NewsBite

Jeff Kennett’s legacy lives on in Victoria

Newspoll suggests ALP’s dominance in Victoria is set to continue.

Labor hardheads are increasingly happy to compare Victorian Premier Daniel Andrews, left, with the state-building zeal that marked the Liberal era of Jeff Kennett, centre. State Liberal leader Matthew Guy, right, is behind in polls as Andrews rides an economic boom to the November 24 state election. Picture: AAP, Stuart McEvoy, Chris Kidd
Labor hardheads are increasingly happy to compare Victorian Premier Daniel Andrews, left, with the state-building zeal that marked the Liberal era of Jeff Kennett, centre. State Liberal leader Matthew Guy, right, is behind in polls as Andrews rides an economic boom to the November 24 state election. Picture: AAP, Stuart McEvoy, Chris Kidd

Daniel Andrews is the Labor Left’s Jeff Kennett.

The Victorian Premier is a state builder and social reformer and, like Kennett, his chief strength is political courage.
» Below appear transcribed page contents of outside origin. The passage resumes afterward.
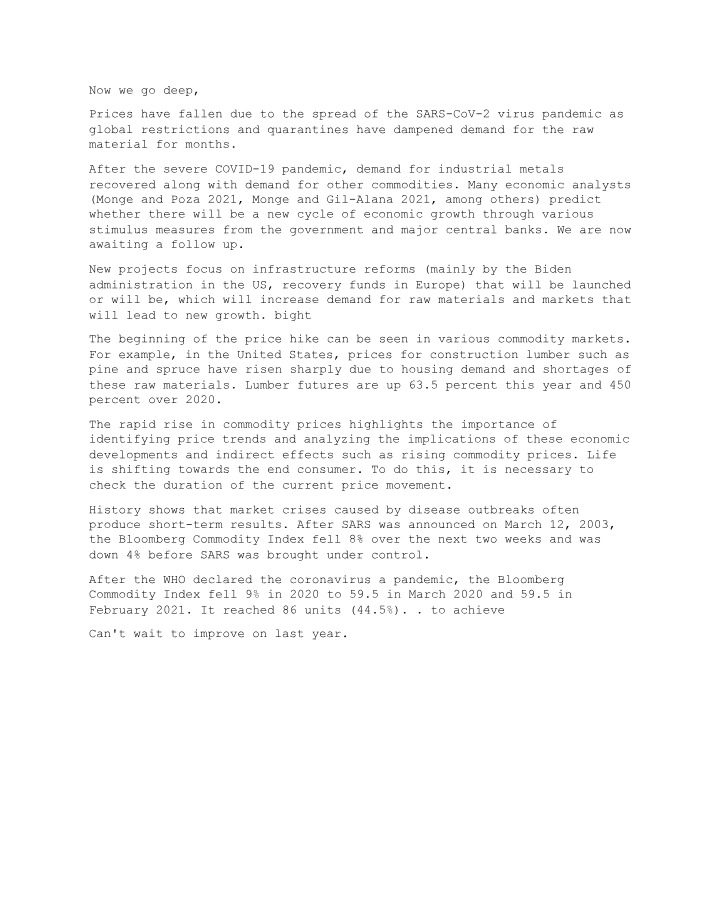 Now we go deep,

Prices have fallen due to the spread of the SARS-CoV-2 virus pandemic as global restrictions and quarantines have dampened demand for the raw material for months.

After the severe COVID-19 pandemic, demand for industrial metals recovered along with demand for other commodities. Many economic analysts (Monge and Poza 2021, Monge and Gil-Alana 2021, among others) predict whether there will be a new cycle of economic growth through various stimulus measures from the government and major central banks. We are now awaiting a follow up.

New projects focus on infrastructure reforms (mainly by the Biden administration in the US, recovery funds in Europe) that will be launched or will be, which will increase demand for raw materials and markets that will lead to new growth. bight

The beginning of the price hike can be seen in various commodity markets. For example, in the United States, prices for construction lumber such as pine and spruce have risen sharply due to housing demand and shortages of these raw materials. Lumber futures are up 63.5 percent this year and 450 percent over 2020.

The rapid rise in commodity prices highlights the importance of identifying price trends and analyzing the implications of these economic developments and indirect effects such as rising commodity prices. Life is shifting towards the end consumer. To do this, it is necessary to check the duration of the current price movement.

History shows that market crises caused by disease outbreaks often produce short-term results. After SARS was announced on March 12, 2003, the Bloomberg Commodity Index fell 8% over the next two weeks and was down 4% before SARS was brought under control.

After the WHO declared the coronavirus a pandemic, the Bloomberg Commodity Index fell 9% in 2020 to 59.5 in March 2020 and 59.5 in February 2021. It reached 86 units (44.5%). . to achieve

Can't wait to improve on last year.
Just like Kennett, his chief flaw is his political recklessness.

It is extraordinary that nearly 20 years after Kennett’s Coalition government lost the 1999 election, the Victorian political classes are still in a conversation about the former Liberal leader.

Labor is hounding incumbent Liberal leader Matthew Guy with claims of a Kennett-like agenda to cut services. The claims are a distortion but, decades on, the legacy of the Kennett era resonates.

The profound contradiction is that Labor hardheads are increasingly happy in private to compare Andrews with the state-building zeal that marked Kennett’s premiership. Kennett was on the move; the Labor mantra is that Andrews is delivering. Today’s Newspoll, showing Labor with an election-winning two-party-preferred lead of 54 per cent to 46 per cent, suggests voters are supportive of the Andrews agenda.

The Andrews-Kennett comparison is about the incumbent Premier’s character and political strategy but not necessarily policy.

Andrews is an unashamed creature of the Left, a big spender with his political antennae tuned to Broadmeadows and Brunswick Street, the opposite of Kennett’s pro-business, austerity agenda.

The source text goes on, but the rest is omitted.